Dataset excerpts
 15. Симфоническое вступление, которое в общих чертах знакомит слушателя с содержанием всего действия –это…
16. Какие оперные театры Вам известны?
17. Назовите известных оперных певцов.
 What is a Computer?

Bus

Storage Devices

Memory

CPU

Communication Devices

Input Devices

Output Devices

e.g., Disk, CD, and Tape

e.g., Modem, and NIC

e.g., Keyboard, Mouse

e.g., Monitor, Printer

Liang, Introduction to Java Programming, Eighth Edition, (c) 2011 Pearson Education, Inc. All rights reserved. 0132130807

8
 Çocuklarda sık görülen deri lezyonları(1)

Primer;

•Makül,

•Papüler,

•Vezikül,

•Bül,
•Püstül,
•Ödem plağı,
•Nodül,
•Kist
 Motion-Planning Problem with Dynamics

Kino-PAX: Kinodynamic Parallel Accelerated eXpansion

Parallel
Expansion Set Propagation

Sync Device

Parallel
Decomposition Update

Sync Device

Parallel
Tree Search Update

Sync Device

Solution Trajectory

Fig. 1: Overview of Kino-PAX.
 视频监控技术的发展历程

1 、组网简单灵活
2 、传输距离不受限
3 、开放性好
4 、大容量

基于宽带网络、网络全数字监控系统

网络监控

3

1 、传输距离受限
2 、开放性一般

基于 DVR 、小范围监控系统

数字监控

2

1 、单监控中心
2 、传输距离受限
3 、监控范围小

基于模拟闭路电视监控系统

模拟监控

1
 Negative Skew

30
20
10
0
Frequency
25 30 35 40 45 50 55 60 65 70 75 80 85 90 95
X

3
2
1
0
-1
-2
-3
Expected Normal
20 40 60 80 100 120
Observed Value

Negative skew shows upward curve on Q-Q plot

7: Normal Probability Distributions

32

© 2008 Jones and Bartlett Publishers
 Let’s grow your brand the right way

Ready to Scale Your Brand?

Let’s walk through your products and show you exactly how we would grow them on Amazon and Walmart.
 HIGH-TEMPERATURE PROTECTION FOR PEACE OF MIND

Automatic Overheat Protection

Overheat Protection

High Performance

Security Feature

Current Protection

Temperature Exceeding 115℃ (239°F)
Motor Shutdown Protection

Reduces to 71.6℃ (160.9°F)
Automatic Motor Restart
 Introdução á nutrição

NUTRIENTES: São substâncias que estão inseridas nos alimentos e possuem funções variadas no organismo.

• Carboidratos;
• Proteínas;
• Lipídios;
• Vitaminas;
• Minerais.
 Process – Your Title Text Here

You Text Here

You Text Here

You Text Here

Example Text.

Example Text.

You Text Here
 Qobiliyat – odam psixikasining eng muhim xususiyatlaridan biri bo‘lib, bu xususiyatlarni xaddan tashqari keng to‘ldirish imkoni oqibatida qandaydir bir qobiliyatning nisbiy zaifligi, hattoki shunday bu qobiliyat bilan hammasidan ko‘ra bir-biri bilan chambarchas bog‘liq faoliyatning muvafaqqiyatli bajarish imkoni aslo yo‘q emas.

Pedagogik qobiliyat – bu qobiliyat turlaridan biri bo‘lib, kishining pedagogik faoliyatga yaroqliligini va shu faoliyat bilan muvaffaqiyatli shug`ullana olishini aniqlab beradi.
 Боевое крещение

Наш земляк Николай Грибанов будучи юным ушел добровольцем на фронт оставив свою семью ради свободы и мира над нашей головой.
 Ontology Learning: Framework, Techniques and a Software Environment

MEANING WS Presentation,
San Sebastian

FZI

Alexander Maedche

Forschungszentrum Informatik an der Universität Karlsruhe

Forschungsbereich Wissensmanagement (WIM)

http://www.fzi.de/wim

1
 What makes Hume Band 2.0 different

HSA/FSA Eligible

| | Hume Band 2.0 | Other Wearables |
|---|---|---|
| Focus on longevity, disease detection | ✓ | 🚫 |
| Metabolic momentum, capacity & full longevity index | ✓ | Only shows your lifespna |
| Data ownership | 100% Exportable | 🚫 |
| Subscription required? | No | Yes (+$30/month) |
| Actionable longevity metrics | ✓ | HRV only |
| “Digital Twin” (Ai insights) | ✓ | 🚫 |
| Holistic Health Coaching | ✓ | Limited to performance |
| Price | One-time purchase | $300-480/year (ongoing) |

WHAT YOU NEED TO DO | Please output each entry above exactly, leaving nothing out.

EXERCISE RESULT |
 15. Симфоническое вступление, которое в общих чертах знакомит слушателя с содержанием всего действия –это…
16. Какие оперные театры Вам известны?
17. Назовите известных оперных певцов.
 What is a Computer?

Bus

Storage Devices

Memory

CPU

Communication Devices

Input Devices

Output Devices

e.g., Disk, CD, and Tape

e.g., Modem, and NIC

e.g., Keyboard, Mouse

e.g., Monitor, Printer

Liang, Introduction to Java Programming, Eighth Edition, (c) 2011 Pearson Education, Inc. All rights reserved. 0132130807

8
 Çocuklarda sık görülen deri lezyonları(1)

Primer;

•Makül,

•Papüler,

•Vezikül,

•Bül,
•Püstül,
•Ödem plağı,
•Nodül,
•Kist
 Motion-Planning Problem with Dynamics

Kino-PAX: Kinodynamic Parallel Accelerated eXpansion

Parallel
Expansion Set Propagation

Sync Device

Parallel
Decomposition Update

Sync Device

Parallel
Tree Search Update

Sync Device

Solution Trajectory

Fig. 1: Overview of Kino-PAX.
 视频监控技术的发展历程

1 、组网简单灵活
2 、传输距离不受限
3 、开放性好
4 、大容量

基于宽带网络、网络全数字监控系统

网络监控

3

1 、传输距离受限
2 、开放性一般

基于 DVR 、小范围监控系统

数字监控

2

1 、单监控中心
2 、传输距离受限
3 、监控范围小

基于模拟闭路电视监控系统

模拟监控

1
 Negative Skew

30
20
10
0
Frequency
25 30 35 40 45 50 55 60 65 70 75 80 85 90 95
X

3
2
1
0
-1
-2
-3
Expected Normal
20 40 60 80 100 120
Observed Value

Negative skew shows upward curve on Q-Q plot

7: Normal Probability Distributions

32

© 2008 Jones and Bartlett Publishers
 Let’s grow your brand the right way

Ready to Scale Your Brand?

Let’s walk through your products and show you exactly how we would grow them on Amazon and Walmart.
 HIGH-TEMPERATURE PROTECTION FOR PEACE OF MIND

Automatic Overheat Protection

Overheat Protection

High Performance

Security Feature

Current Protection

Temperature Exceeding 115℃ (239°F)
Motor Shutdown Protection

Reduces to 71.6℃ (160.9°F)
Automatic Motor Restart
 Introdução á nutrição

NUTRIENTES: São substâncias que estão inseridas nos alimentos e possuem funções variadas no organismo.

• Carboidratos;
• Proteínas;
• Lipídios;
• Vitaminas;
• Minerais.
 Process – Your Title Text Here

You Text Here

You Text Here

You Text Here

Example Text.

Example Text.

You Text Here
 Qobiliyat – odam psixikasining eng muhim xususiyatlaridan biri bo‘lib, bu xususiyatlarni xaddan tashqari keng to‘ldirish imkoni oqibatida qandaydir bir qobiliyatning nisbiy zaifligi, hattoki shunday bu qobiliyat bilan hammasidan ko‘ra bir-biri bilan chambarchas bog‘liq faoliyatning muvafaqqiyatli bajarish imkoni aslo yo‘q emas.

Pedagogik qobiliyat – bu qobiliyat turlaridan biri bo‘lib, kishining pedagogik faoliyatga yaroqliligini va shu faoliyat bilan muvaffaqiyatli shug`ullana olishini aniqlab beradi.
 Боевое крещение

Наш земляк Николай Грибанов будучи юным ушел добровольцем на фронт оставив свою семью ради свободы и мира над нашей головой.
 Ontology Learning: Framework, Techniques and a Software Environment

MEANING WS Presentation,
San Sebastian

FZI

Alexander Maedche

Forschungszentrum Informatik an der Universität Karlsruhe

Forschungsbereich Wissensmanagement (WIM)

http://www.fzi.de/wim

1
 What makes Hume Band 2.0 different

HSA/FSA Eligible

| | Hume Band 2.0 | Other Wearables |
|---|---|---|
| Focus on longevity, disease detection | ✓ | 🚫 |
| Metabolic momentum, capacity & full longevity index | ✓ | Only shows your lifespna |
| Data ownership | 100% Exportable | 🚫 |
| Subscription required? | No | Yes (+$30/month) |
| Actionable longevity metrics | ✓ | HRV only |
| “Digital Twin” (Ai insights) | ✓ | 🚫 |
| Holistic Health Coaching | ✓ | Limited to performance |
| Price | One-time purchase | $300-480/year (ongoing) |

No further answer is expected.